Directive:
Return the material exactly as supplied, apart from the pictures, which are omitted.

Records supplied:
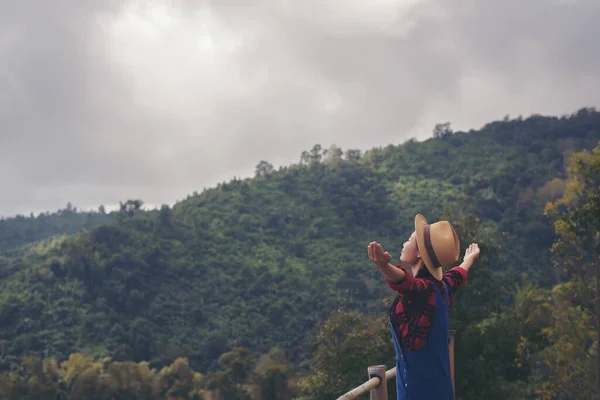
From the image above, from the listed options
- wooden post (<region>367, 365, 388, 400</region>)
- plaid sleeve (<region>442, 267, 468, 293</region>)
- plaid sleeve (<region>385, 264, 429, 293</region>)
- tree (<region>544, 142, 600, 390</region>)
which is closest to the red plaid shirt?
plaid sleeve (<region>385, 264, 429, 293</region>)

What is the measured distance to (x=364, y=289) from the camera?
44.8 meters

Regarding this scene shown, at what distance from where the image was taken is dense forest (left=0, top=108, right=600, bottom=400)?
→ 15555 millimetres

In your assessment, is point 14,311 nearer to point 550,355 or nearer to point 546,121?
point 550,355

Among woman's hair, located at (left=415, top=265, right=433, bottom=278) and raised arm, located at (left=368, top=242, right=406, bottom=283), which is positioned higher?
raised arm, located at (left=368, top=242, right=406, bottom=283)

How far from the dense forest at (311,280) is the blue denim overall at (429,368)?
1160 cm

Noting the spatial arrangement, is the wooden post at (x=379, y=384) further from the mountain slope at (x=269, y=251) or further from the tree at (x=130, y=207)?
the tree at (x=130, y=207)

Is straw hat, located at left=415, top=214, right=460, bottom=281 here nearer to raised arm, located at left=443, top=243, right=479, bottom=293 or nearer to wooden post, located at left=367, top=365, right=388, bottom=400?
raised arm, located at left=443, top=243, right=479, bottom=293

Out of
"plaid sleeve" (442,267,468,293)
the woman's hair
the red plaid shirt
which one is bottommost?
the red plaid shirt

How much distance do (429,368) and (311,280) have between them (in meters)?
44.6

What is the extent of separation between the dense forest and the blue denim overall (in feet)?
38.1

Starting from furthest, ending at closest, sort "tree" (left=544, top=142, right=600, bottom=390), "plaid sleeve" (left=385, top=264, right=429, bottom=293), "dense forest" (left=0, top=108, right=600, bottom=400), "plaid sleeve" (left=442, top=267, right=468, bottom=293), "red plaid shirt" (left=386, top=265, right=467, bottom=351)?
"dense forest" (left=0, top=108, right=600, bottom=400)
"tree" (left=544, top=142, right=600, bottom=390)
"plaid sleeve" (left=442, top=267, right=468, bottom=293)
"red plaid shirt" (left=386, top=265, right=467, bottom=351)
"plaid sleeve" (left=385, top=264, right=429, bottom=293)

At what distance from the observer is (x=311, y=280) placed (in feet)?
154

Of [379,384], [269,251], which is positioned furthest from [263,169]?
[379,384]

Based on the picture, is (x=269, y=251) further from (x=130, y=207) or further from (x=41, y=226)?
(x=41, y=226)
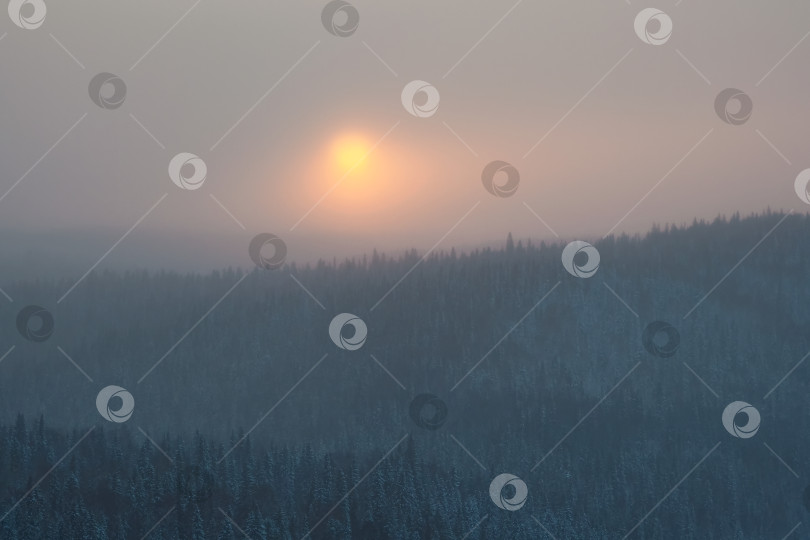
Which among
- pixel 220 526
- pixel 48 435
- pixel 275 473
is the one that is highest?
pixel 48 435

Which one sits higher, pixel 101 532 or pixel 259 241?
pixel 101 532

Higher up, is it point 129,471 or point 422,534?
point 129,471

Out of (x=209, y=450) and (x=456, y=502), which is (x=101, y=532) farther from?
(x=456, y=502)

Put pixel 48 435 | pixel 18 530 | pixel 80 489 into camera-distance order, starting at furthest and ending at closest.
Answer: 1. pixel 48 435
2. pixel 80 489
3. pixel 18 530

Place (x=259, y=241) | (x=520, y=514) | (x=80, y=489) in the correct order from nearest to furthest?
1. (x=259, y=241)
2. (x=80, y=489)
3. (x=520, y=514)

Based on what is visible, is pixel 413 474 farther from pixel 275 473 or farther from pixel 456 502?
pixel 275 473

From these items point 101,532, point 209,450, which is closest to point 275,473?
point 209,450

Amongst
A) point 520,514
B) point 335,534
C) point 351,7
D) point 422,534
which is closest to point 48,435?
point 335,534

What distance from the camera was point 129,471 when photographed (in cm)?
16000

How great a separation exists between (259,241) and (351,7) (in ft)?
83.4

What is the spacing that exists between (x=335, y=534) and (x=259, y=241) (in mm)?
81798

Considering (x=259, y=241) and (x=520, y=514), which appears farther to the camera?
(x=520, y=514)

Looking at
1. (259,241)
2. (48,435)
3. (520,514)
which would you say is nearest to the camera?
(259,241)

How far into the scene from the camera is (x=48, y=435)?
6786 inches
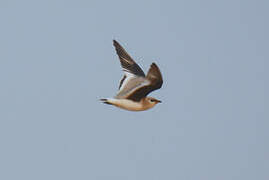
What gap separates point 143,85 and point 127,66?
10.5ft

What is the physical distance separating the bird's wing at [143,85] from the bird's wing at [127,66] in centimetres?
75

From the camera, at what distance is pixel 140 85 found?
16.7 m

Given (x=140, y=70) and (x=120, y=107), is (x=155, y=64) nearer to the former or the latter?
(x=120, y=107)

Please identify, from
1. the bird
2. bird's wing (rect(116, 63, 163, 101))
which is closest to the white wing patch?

Result of the task:
From the image above, from the listed options
- wooden post (<region>367, 365, 388, 400</region>)
- plaid sleeve (<region>442, 267, 468, 293</region>)
- plaid sleeve (<region>385, 264, 429, 293</region>)
- tree (<region>544, 142, 600, 390</region>)
which is closest to the red plaid shirt?
plaid sleeve (<region>385, 264, 429, 293</region>)

What is the measured distance to (x=364, y=289) from the camera?
44.8 meters

Regarding this scene shown, at what distance from where the image was taken is dense forest (left=0, top=108, right=600, bottom=400)?
→ 15555 millimetres

In your assessment, is point 14,311 nearer to point 550,355 or nearer to point 546,121?
point 550,355

Among woman's hair, located at (left=415, top=265, right=433, bottom=278) and raised arm, located at (left=368, top=242, right=406, bottom=283), which is positioned higher?
raised arm, located at (left=368, top=242, right=406, bottom=283)

How far from the dense forest at (311,280) is the blue denim overall at (429,368)?
1160 cm

Noting the spatial arrangement, is the wooden post at (x=379, y=384) further from the mountain slope at (x=269, y=251) or further from the tree at (x=130, y=207)?
the tree at (x=130, y=207)

Is straw hat, located at left=415, top=214, right=460, bottom=281 here nearer to raised arm, located at left=443, top=243, right=479, bottom=293 or nearer to wooden post, located at left=367, top=365, right=388, bottom=400?
raised arm, located at left=443, top=243, right=479, bottom=293

Out of
"plaid sleeve" (442,267,468,293)
the woman's hair
the red plaid shirt
which one is bottommost?
the red plaid shirt

How much distance do (429,368) and (311,280) have between them (in meters)?
44.6

What is the extent of separation between the dense forest and the blue denim overall (in feet)?
38.1

Starting from furthest, ending at closest, sort "tree" (left=544, top=142, right=600, bottom=390), "plaid sleeve" (left=385, top=264, right=429, bottom=293), "dense forest" (left=0, top=108, right=600, bottom=400), "plaid sleeve" (left=442, top=267, right=468, bottom=293), "red plaid shirt" (left=386, top=265, right=467, bottom=351)?
"dense forest" (left=0, top=108, right=600, bottom=400)
"tree" (left=544, top=142, right=600, bottom=390)
"plaid sleeve" (left=442, top=267, right=468, bottom=293)
"red plaid shirt" (left=386, top=265, right=467, bottom=351)
"plaid sleeve" (left=385, top=264, right=429, bottom=293)

At what distance from the observer is (x=311, y=280) placed (in feet)?
154

Of [379,384], [269,251], which is positioned furthest from [263,169]?
[379,384]

Based on the picture, is (x=269, y=251) further from (x=130, y=207) or further from (x=41, y=226)?
(x=41, y=226)
Which among
- pixel 220 526
- pixel 48 435
- pixel 275 473
is the one that is highest?
pixel 48 435

Which one sits higher, pixel 101 532 or pixel 259 241?
pixel 101 532

Higher up, is it point 129,471 or point 422,534?
point 129,471

Out of (x=209, y=450) and (x=456, y=502), which is (x=101, y=532) farther from?
(x=456, y=502)

Put pixel 48 435 | pixel 18 530 | pixel 80 489 into camera-distance order, starting at furthest and ending at closest.
Answer: 1. pixel 48 435
2. pixel 80 489
3. pixel 18 530

Place (x=259, y=241) | (x=520, y=514) | (x=80, y=489) in the correct order from nearest to furthest?
1. (x=259, y=241)
2. (x=80, y=489)
3. (x=520, y=514)

Based on what is visible, is pixel 413 474 farther from pixel 275 473 or farther from pixel 456 502?
pixel 275 473

From these items point 101,532, point 209,450, which is closest to point 275,473?
point 209,450

Amongst
A) point 520,514
B) point 335,534
C) point 351,7
D) point 422,534
which is closest to point 48,435?
point 335,534

What distance from the camera was point 129,471 when photographed (in cm)?
16000

How great a separation exists between (259,241) and (351,7) (in ft)?
83.4

What is the spacing that exists between (x=335, y=534) and (x=259, y=241) (in mm)?
81798

Considering (x=259, y=241) and (x=520, y=514), which appears farther to the camera?
(x=520, y=514)

Looking at
1. (259,241)
2. (48,435)
3. (520,514)
which would you say is nearest to the camera?
(259,241)

How far into the scene from the camera is (x=48, y=435)?
6786 inches
What gap separates point 143,85 and point 127,66?
10.5ft

What is the physical distance separating the bird's wing at [143,85] from the bird's wing at [127,66] in centimetres?
75

From the camera, at what distance is pixel 140 85 found?
16.7 m

Given (x=140, y=70) and (x=120, y=107), is (x=155, y=64) nearer to the former or the latter?
(x=120, y=107)

Please identify, from
1. the bird
2. bird's wing (rect(116, 63, 163, 101))
which is closest to the white wing patch?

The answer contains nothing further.